> **OBIETTIVO**:
Trascrivi tali e quali le righe dei dati comprese tra quella che contiene "How great a" e quella che contiene "81.4 inches", incluse entrambe.

> **DATI ESTRATTI**:
*-*-*

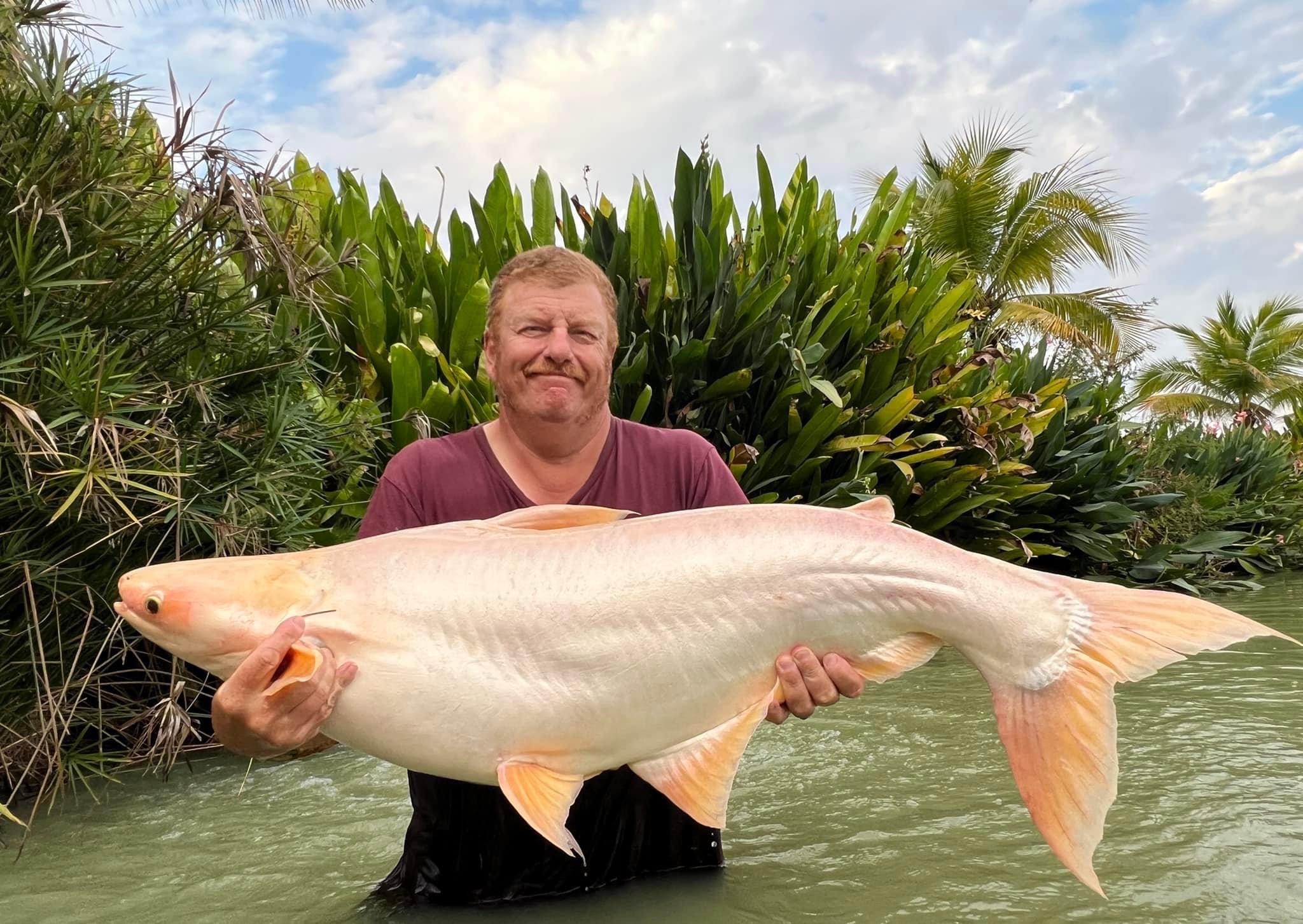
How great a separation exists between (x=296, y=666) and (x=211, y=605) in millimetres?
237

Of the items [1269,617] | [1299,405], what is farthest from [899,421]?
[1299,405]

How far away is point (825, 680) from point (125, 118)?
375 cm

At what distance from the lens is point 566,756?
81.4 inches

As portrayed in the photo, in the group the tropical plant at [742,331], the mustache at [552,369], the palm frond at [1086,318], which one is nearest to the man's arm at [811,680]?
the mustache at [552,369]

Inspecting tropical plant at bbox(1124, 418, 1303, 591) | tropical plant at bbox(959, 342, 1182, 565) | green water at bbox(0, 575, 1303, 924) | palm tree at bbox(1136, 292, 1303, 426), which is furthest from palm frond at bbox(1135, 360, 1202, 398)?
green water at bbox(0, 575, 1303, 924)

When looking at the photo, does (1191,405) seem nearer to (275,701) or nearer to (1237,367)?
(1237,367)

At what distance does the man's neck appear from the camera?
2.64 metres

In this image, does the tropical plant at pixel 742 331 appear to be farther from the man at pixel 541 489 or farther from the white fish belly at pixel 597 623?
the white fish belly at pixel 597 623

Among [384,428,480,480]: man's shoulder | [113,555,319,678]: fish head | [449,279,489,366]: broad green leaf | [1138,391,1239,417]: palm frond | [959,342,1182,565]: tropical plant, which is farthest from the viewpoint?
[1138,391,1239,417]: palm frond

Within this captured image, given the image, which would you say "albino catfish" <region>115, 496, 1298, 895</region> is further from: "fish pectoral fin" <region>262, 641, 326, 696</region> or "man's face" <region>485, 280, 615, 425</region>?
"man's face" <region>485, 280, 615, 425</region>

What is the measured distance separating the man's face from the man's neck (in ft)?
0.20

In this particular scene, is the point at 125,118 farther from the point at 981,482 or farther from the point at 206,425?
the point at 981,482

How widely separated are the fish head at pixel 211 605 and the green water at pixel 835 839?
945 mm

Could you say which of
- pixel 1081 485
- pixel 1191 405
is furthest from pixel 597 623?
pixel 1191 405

*-*-*

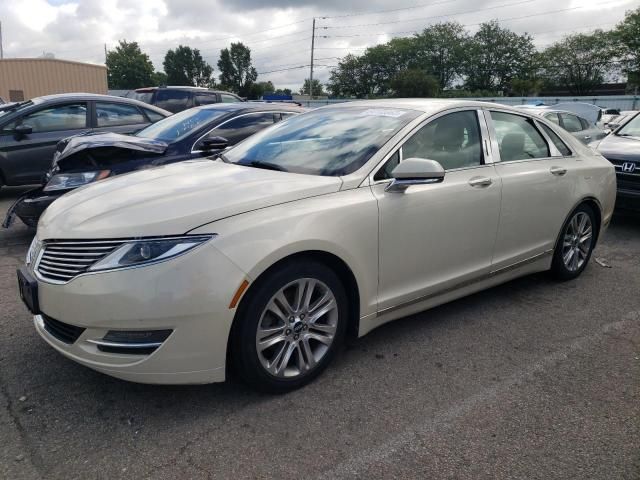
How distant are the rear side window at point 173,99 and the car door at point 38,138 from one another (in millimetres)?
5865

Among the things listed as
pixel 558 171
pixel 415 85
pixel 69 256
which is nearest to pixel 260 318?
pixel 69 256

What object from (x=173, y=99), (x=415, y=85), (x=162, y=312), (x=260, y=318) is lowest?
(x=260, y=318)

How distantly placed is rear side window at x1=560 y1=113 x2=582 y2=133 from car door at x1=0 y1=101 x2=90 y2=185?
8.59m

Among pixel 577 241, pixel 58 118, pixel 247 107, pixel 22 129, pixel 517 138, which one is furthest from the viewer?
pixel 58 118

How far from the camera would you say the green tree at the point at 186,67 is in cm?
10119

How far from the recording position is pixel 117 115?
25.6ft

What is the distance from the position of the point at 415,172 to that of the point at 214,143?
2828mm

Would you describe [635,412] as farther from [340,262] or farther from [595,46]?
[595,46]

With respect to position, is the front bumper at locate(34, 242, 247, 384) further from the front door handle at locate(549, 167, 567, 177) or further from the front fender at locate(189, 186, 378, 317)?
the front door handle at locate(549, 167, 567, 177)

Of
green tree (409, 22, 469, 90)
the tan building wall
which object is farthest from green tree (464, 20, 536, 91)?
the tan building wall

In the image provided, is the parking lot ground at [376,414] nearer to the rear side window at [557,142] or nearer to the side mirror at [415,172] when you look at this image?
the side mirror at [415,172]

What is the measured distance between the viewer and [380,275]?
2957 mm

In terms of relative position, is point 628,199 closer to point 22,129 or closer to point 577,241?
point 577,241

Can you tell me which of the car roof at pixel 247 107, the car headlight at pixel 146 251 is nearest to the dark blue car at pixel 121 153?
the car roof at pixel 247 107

*-*-*

> **RISULTATO DELL'ESERCIZIO**:
How great a separation exists between (x=296, y=666) and (x=211, y=605) in millimetres?
237

Of the items [1269,617] | [1299,405], what is farthest from [899,421]?
[1299,405]

How far away is point (825, 680) from point (125, 118)?
375 cm

At what distance from the lens is point 566,756?
81.4 inches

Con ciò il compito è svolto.